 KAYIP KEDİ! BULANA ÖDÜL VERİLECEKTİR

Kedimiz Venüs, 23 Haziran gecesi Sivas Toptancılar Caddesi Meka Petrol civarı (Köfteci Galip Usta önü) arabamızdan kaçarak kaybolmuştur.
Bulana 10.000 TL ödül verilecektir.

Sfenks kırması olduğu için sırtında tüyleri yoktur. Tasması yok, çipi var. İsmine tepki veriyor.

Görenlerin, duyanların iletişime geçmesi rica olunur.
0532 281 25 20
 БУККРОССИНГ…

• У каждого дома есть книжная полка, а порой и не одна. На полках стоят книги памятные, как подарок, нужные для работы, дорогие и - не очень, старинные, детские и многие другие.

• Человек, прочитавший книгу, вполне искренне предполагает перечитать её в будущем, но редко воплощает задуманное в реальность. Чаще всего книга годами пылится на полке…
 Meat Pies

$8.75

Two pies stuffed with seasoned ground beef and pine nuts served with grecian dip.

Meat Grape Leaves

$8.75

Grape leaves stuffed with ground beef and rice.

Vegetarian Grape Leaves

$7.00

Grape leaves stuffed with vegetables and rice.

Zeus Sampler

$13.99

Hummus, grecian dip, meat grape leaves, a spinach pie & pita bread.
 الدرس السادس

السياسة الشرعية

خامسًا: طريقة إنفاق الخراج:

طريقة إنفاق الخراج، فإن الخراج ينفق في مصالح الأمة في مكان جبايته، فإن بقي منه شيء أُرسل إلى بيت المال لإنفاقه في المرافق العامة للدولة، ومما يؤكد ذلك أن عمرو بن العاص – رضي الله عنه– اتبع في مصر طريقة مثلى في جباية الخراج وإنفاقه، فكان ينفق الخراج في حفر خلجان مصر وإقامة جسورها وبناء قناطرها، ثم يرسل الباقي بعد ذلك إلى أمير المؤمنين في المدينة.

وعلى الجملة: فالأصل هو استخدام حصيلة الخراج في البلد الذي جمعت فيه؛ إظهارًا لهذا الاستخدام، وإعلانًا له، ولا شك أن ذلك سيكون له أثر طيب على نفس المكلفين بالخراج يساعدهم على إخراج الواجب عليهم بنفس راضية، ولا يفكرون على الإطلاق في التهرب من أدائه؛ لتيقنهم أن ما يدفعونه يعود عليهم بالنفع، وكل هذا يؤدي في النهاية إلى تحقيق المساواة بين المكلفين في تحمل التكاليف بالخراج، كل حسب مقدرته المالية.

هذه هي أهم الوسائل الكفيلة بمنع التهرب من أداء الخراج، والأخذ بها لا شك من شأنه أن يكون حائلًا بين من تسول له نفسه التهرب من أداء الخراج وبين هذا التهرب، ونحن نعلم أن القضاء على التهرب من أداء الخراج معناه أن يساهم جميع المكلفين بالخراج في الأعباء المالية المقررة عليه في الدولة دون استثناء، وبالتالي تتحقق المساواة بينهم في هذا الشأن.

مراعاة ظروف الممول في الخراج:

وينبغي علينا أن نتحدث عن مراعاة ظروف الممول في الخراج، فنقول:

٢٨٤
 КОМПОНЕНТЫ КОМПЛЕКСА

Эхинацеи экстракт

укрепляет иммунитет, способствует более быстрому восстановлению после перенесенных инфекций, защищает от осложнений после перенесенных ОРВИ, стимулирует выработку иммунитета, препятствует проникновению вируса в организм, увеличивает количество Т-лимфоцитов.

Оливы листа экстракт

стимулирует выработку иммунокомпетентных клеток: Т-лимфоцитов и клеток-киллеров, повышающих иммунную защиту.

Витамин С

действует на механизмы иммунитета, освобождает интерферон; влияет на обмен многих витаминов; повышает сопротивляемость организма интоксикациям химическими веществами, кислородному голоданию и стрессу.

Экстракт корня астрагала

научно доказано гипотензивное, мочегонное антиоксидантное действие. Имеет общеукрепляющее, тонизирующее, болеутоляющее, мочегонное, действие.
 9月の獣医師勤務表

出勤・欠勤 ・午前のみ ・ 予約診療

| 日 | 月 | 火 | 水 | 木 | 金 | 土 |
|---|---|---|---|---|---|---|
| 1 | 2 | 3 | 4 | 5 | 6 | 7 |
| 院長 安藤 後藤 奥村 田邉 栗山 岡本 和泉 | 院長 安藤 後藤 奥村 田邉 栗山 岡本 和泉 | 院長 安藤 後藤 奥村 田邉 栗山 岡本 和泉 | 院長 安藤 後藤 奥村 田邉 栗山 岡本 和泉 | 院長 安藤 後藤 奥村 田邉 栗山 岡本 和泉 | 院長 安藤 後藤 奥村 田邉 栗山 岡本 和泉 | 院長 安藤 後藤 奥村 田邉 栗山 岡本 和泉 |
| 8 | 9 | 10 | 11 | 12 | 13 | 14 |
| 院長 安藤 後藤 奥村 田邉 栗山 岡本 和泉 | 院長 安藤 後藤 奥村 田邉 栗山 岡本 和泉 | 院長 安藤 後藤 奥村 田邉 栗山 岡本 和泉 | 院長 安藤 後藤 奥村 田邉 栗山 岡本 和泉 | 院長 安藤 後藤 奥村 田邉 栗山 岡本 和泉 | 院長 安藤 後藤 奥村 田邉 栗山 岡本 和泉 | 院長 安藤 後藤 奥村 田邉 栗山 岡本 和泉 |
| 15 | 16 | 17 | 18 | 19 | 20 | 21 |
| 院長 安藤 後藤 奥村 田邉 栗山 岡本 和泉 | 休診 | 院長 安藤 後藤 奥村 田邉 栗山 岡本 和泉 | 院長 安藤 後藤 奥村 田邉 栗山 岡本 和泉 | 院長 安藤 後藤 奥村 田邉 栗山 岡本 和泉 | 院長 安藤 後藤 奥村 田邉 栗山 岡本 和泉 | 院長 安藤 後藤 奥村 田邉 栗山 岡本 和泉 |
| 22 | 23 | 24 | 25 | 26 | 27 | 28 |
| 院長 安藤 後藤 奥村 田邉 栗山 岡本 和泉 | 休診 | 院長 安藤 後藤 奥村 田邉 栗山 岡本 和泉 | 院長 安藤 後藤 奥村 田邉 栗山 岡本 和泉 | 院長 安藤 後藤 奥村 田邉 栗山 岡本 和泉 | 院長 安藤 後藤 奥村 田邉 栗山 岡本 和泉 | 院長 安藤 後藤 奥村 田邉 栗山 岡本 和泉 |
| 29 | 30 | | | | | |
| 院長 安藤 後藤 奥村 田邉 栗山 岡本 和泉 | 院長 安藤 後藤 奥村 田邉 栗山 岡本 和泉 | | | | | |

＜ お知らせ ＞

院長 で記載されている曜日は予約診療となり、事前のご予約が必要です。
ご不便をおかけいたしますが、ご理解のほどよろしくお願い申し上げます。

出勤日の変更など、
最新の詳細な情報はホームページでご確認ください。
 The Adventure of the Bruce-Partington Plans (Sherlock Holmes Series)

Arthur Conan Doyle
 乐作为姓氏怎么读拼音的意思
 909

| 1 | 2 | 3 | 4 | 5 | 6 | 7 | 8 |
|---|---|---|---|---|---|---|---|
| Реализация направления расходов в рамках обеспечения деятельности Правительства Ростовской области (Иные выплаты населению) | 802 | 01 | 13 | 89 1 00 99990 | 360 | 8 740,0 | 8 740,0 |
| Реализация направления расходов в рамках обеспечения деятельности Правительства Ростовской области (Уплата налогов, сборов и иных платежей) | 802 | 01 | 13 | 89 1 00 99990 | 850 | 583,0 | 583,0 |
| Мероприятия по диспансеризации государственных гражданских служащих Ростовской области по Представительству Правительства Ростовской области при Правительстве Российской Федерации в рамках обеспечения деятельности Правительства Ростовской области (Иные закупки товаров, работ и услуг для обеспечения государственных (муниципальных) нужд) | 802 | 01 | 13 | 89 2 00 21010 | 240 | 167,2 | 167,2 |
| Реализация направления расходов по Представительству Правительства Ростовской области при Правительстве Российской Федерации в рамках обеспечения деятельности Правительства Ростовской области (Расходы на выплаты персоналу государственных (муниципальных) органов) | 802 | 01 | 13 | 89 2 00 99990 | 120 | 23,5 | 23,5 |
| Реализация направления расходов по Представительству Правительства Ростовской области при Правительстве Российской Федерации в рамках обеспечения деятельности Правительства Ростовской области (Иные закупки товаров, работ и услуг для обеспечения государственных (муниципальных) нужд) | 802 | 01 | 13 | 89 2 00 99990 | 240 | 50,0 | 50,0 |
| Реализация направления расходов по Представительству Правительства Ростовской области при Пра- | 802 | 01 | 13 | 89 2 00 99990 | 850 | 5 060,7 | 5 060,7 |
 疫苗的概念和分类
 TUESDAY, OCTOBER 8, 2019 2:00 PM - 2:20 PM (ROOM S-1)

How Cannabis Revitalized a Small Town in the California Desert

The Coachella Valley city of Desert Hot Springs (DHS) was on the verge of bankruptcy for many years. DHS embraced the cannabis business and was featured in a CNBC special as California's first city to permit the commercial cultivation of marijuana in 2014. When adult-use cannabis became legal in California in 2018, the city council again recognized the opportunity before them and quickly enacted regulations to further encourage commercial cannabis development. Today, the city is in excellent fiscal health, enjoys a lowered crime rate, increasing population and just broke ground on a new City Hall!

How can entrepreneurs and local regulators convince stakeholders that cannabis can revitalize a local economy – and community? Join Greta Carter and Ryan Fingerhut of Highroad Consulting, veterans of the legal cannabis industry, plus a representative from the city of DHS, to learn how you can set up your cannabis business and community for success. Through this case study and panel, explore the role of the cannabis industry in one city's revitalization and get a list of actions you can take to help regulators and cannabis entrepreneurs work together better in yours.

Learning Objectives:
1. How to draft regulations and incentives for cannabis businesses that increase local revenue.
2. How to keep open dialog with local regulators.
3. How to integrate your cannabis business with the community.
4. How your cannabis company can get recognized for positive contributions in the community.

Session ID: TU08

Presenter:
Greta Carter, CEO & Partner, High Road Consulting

:::

Take from the material every line that holds "legal".

* [Reply]
The Coachella Valley city of Desert Hot Springs (DHS) was on the verge of bankruptcy for many years. DHS embraced the cannabis business and was featured in a CNBC special as California's first city to permit the commercial cultivation of marijuana in 2014. When adult-use cannabis became legal in California in 2018, the city council again recognized the opportunity before them and quickly enacted regulations to further encourage commercial cannabis development. Today, the city is in excellent fiscal health, enjoys a lowered crime rate, increasing population and just broke ground on a new City Hall!
How can entrepreneurs and local regulators convince stakeholders that cannabis can revitalize a local economy – and community? Join Greta Carter and Ryan Fingerhut of Highroad Consulting, veterans of the legal cannabis industry, plus a representative from the city of DHS, to learn how you can set up your cannabis business and community for success. Through this case study and panel, explore the role of the cannabis industry in one city's revitalization and get a list of actions you can take to help regulators and cannabis entrepreneurs work together better in yours.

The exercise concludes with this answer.